Wooden machine produces "handwritten" version of Bodoni typeface
Design Academy Eindhoven graduate Sooji Lee has created a hand-operated machine that painstakingly rewrites the Bodoni typeface in lowercase.
Lee deconstructed the lowercase letters of the Bodoni type – a serif face created in the late eighteenth century – and reduced it to 26 individual elements.
This included the serifs that form the top and bottom of the alphabet and the stems and bowls that make up the rounded letters such as o, e, c and b.
Neither a or g contain any elements that overlap with other letters, so were created as standalone elements.
The designer then built a pedal-operated wooden machine complete with a pen, along with a set of "maps" the operator follows to recreate each Bodoni letter.
"Typefaces are really close to our daily life, but actually we cannot realise them without a computer because they are originally invented for the purpose of mass printing production," said the designer.
"We usually say 'I'm writing' when we type, even though it is not an actual behaviour of writing but just pushing the button. I decided, literally, to write a certain typeface."
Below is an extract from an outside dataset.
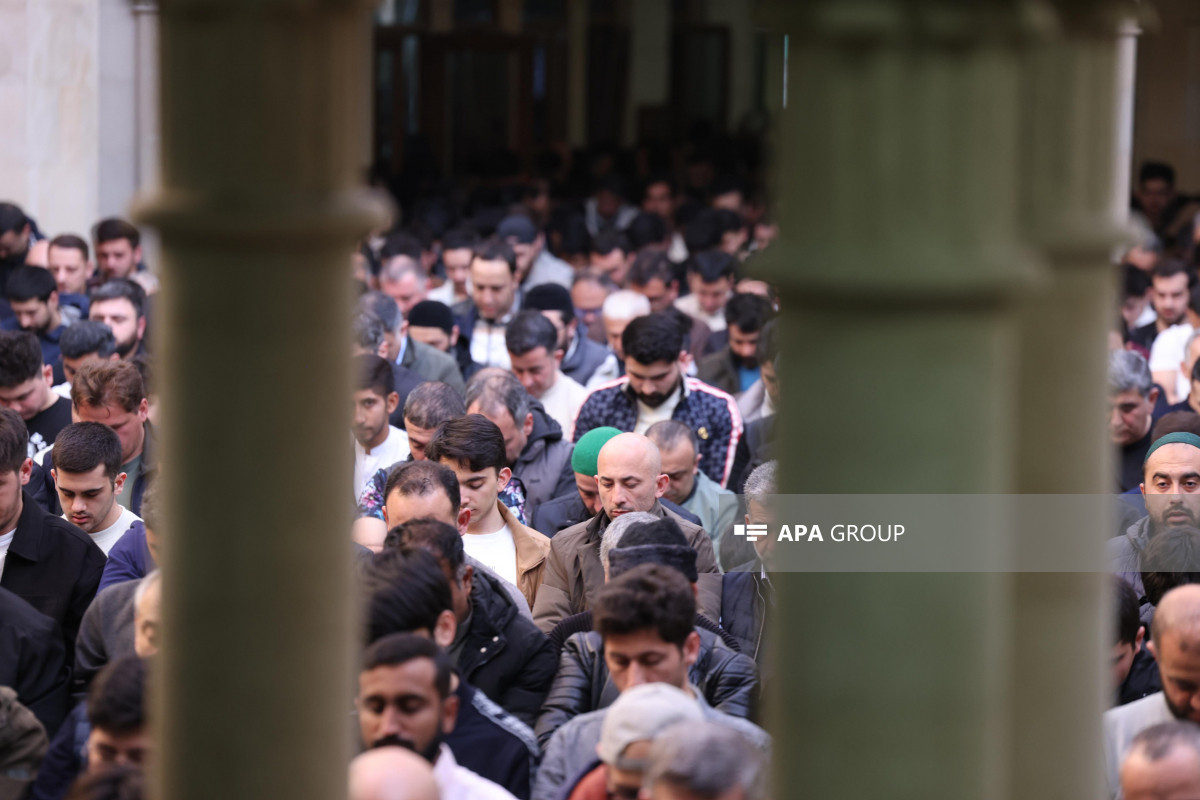 Ramazan ayının başa çatması ilə əlaqədar məscidlərdə bayram namazı qılınıb - YENİLƏNİB-1  - FOTOLENT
Recreating a single letter a with the writing tool requires 74 strokes, 60 curves, and two different widths and directions of the pen. Lee spent two hours writing the
Lee spent two hours writing the a on her first attempt – which took 43 pedal steps – but says with practice she's reduced the time to 30 minutes.
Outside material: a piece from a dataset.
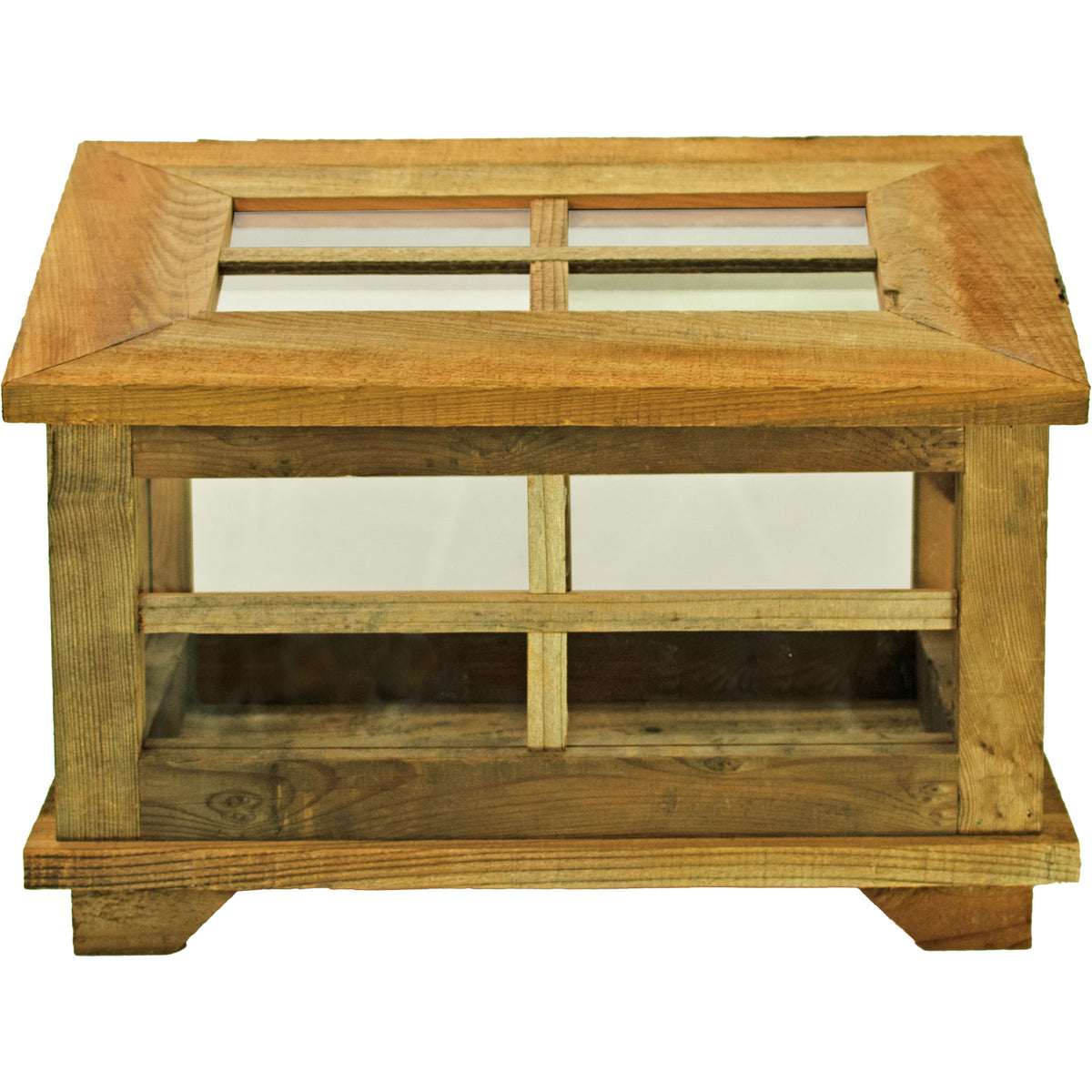 Elevate your gardening experience with our exquisite Outdoor Redwood Gardening Planter Box, a versatile piece that seamlessly blends functionality with style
"We can reproduce an infinite quality of identical letters of a with the push of a button," she said. "The letter a in my project takes a long time, and the results will have all different shapes, depending on the speed of the hand and the spread of ink."
The project, entitled Craftsmanship; How to write Bodoni lowercase, was shown at Dutch Design Week 2016. Other student projects on display include furniture made from processed pine needles, and a gun designed to fire tears.